→ **WHAT THE TASK REQUIRES**:
What the answer must contain is every line of the records, exactly, with no pictures.

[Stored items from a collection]
※

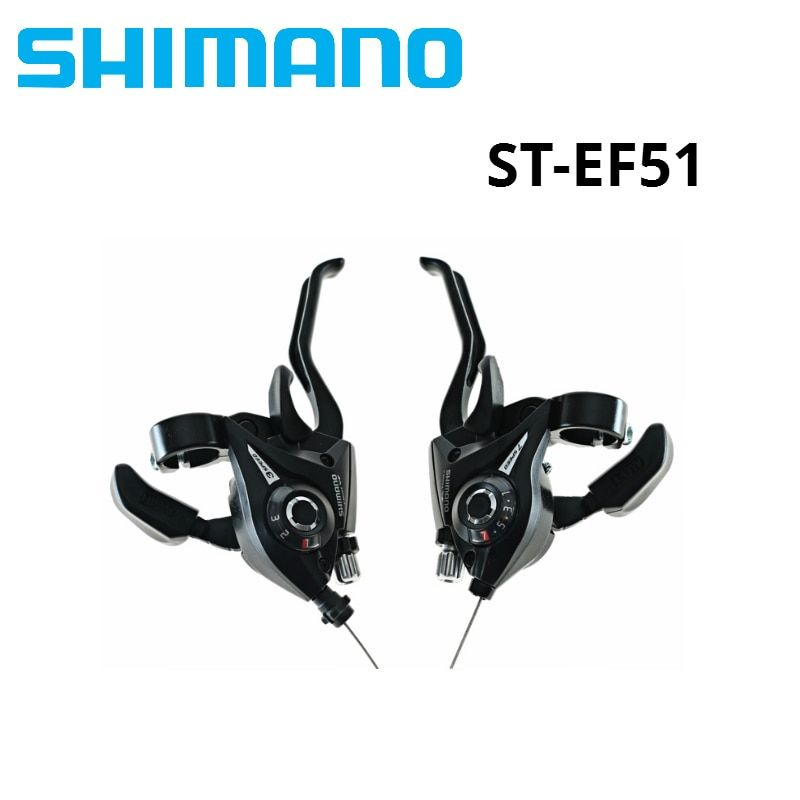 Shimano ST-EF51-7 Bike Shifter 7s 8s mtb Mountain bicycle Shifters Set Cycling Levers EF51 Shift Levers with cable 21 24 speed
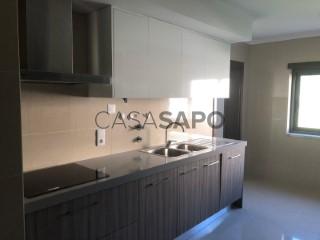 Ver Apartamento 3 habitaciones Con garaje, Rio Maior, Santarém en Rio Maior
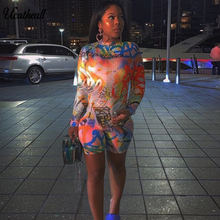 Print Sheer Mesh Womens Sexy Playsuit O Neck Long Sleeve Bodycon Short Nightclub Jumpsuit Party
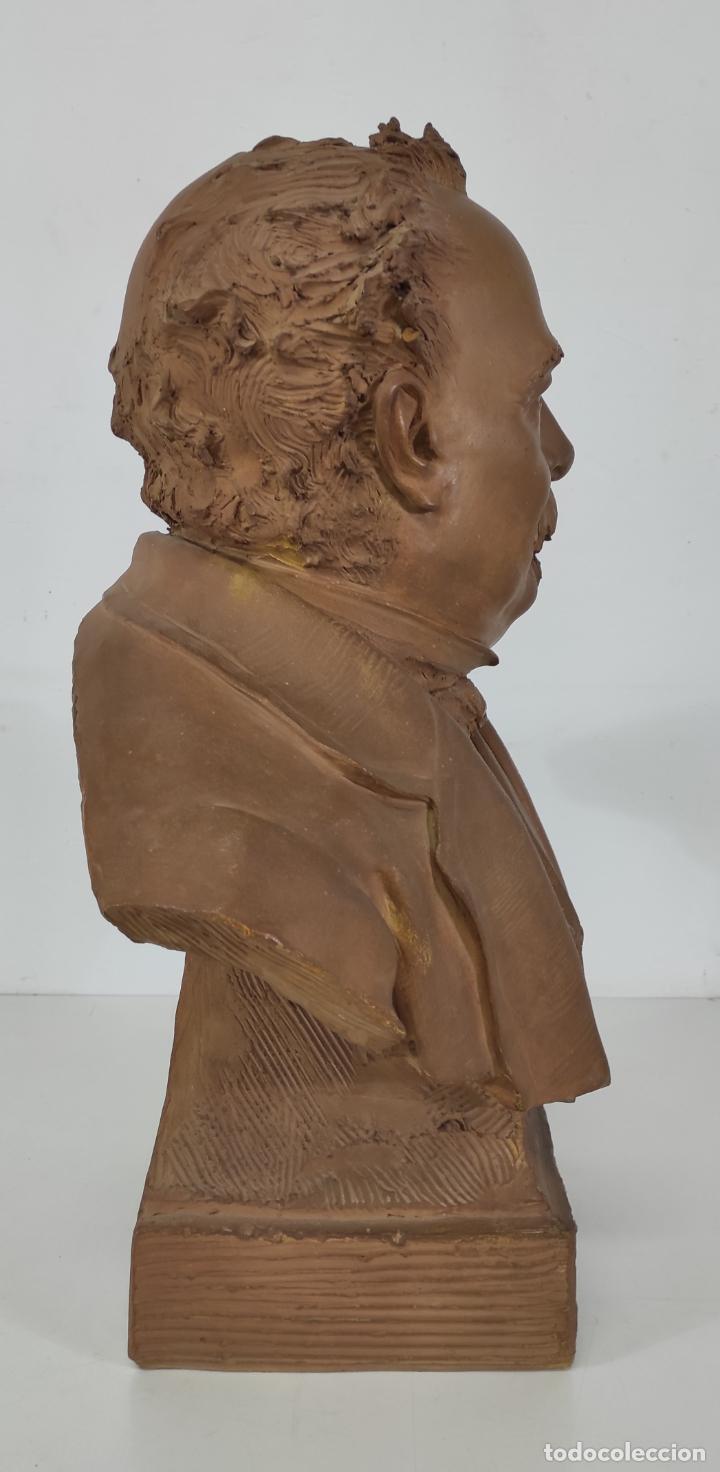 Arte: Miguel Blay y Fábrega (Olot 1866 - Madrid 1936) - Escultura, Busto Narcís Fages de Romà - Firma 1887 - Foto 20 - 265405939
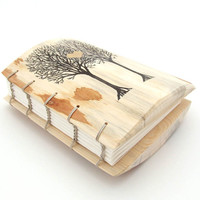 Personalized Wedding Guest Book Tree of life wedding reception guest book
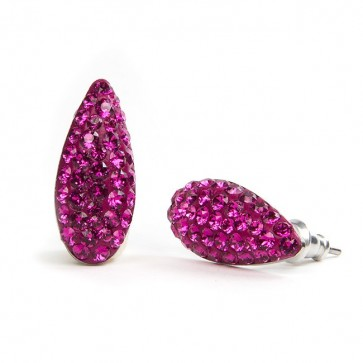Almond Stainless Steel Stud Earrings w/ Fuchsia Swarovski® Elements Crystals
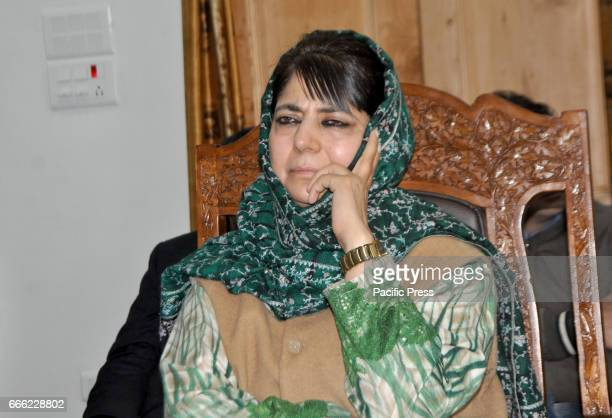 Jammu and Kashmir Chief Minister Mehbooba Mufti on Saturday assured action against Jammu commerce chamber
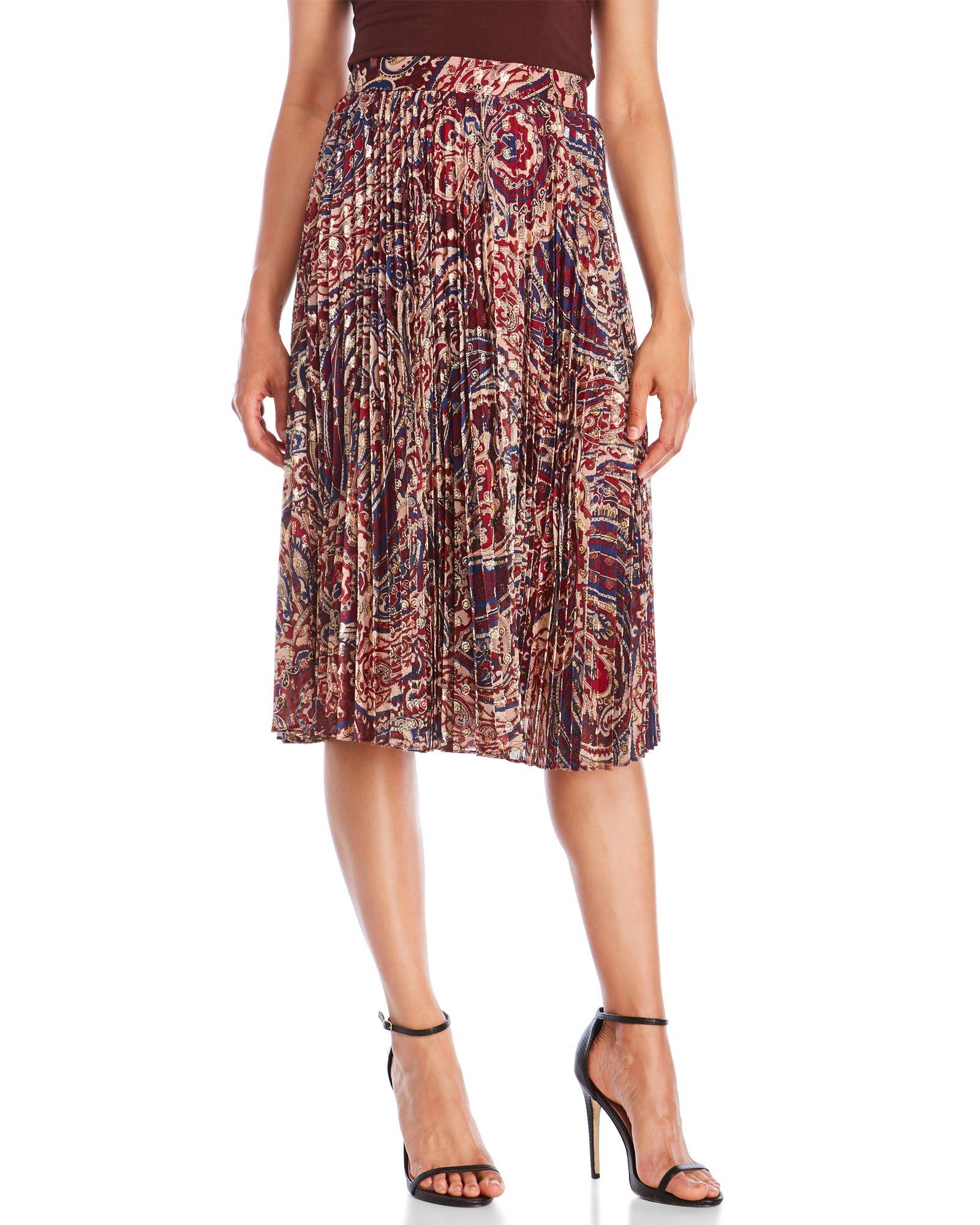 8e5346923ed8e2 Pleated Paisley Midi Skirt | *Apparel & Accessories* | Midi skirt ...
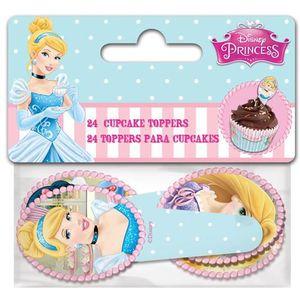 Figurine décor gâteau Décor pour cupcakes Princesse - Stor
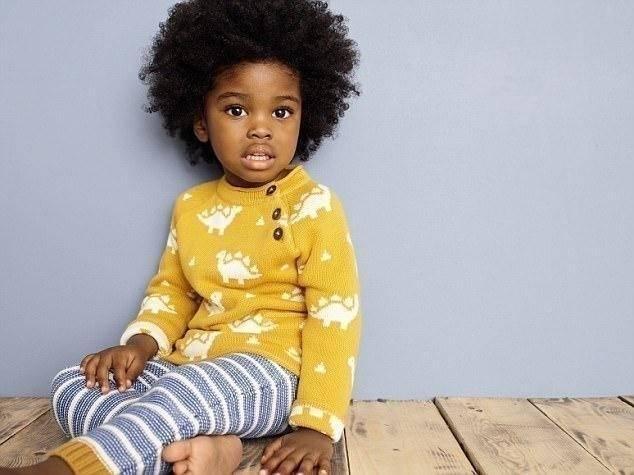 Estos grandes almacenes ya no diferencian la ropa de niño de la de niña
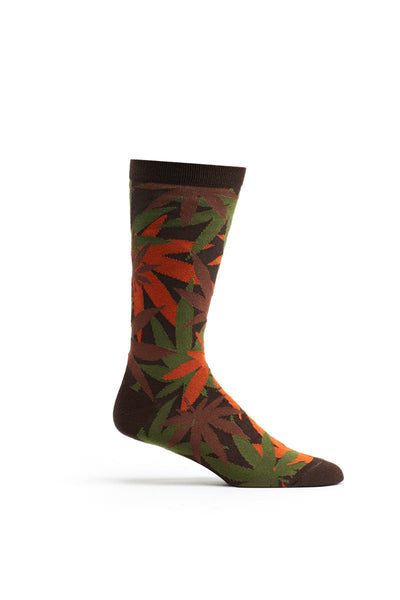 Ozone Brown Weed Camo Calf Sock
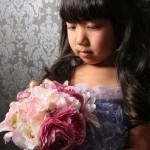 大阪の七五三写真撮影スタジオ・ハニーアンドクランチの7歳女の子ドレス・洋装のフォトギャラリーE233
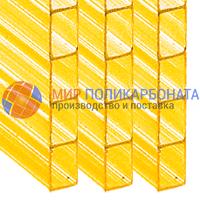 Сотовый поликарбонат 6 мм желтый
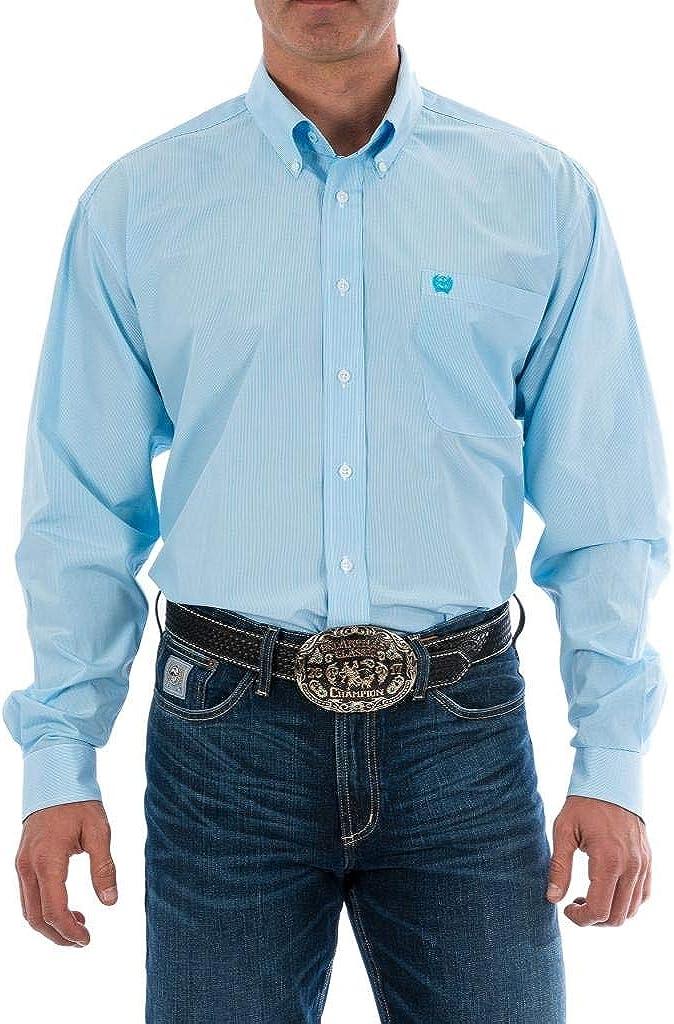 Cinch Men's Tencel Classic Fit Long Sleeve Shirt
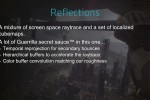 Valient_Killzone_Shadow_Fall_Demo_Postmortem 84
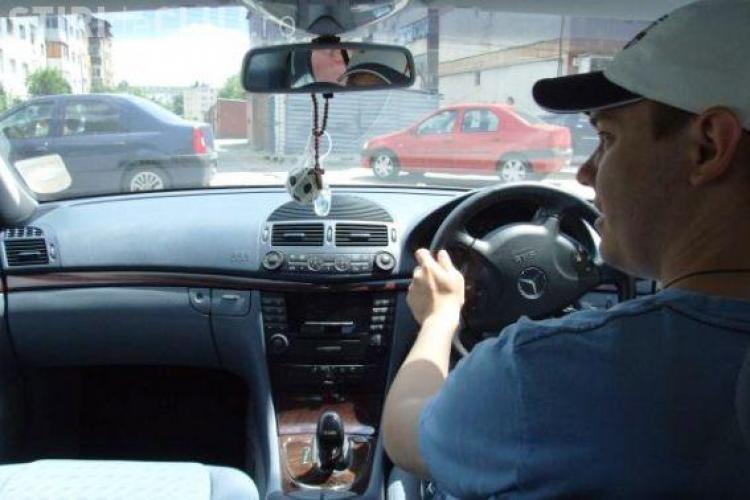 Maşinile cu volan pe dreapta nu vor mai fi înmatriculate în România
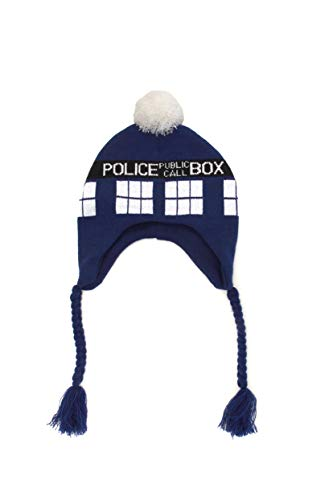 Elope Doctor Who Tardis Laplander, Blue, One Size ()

※

→ **SOLUTION TO THE PROBLEM**:
 Shimano ST-EF51-7 Bike Shifter 7s 8s mtb Mountain bicycle Shifters Set Cycling Levers EF51 Shift Levers with cable 21 24 speed
 Ver Apartamento 3 habitaciones Con garaje, Rio Maior, Santarém en Rio Maior
 Print Sheer Mesh Womens Sexy Playsuit O Neck Long Sleeve Bodycon Short Nightclub Jumpsuit Party
 Arte: Miguel Blay y Fábrega (Olot 1866 - Madrid 1936) - Escultura, Busto Narcís Fages de Romà - Firma 1887 - Foto 20 - 265405939
 Personalized Wedding Guest Book Tree of life wedding reception guest book
Almond Stainless Steel Stud Earrings w/ Fuchsia Swarovski® Elements Crystals
 Jammu and Kashmir Chief Minister Mehbooba Mufti on Saturday assured action against Jammu commerce chamber
 8e5346923ed8e2 Pleated Paisley Midi Skirt | *Apparel & Accessories* | Midi skirt ...
 Figurine décor gâteau Décor pour cupcakes Princesse - Stor
 Estos grandes almacenes ya no diferencian la ropa de niño de la de niña
 Ozone Brown Weed Camo Calf Sock
 大阪の七五三写真撮影スタジオ・ハニーアンドクランチの7歳女の子ドレス・洋装のフォトギャラリーE233
 Сотовый поликарбонат 6 мм желтый
 Cinch Men's Tencel Classic Fit Long Sleeve Shirt
 Valient_Killzone_Shadow_Fall_Demo_Postmortem 84
 Maşinile cu volan pe dreapta nu vor mai fi înmatriculate în România
 Elope Doctor Who Tardis Laplander, Blue, One Size ()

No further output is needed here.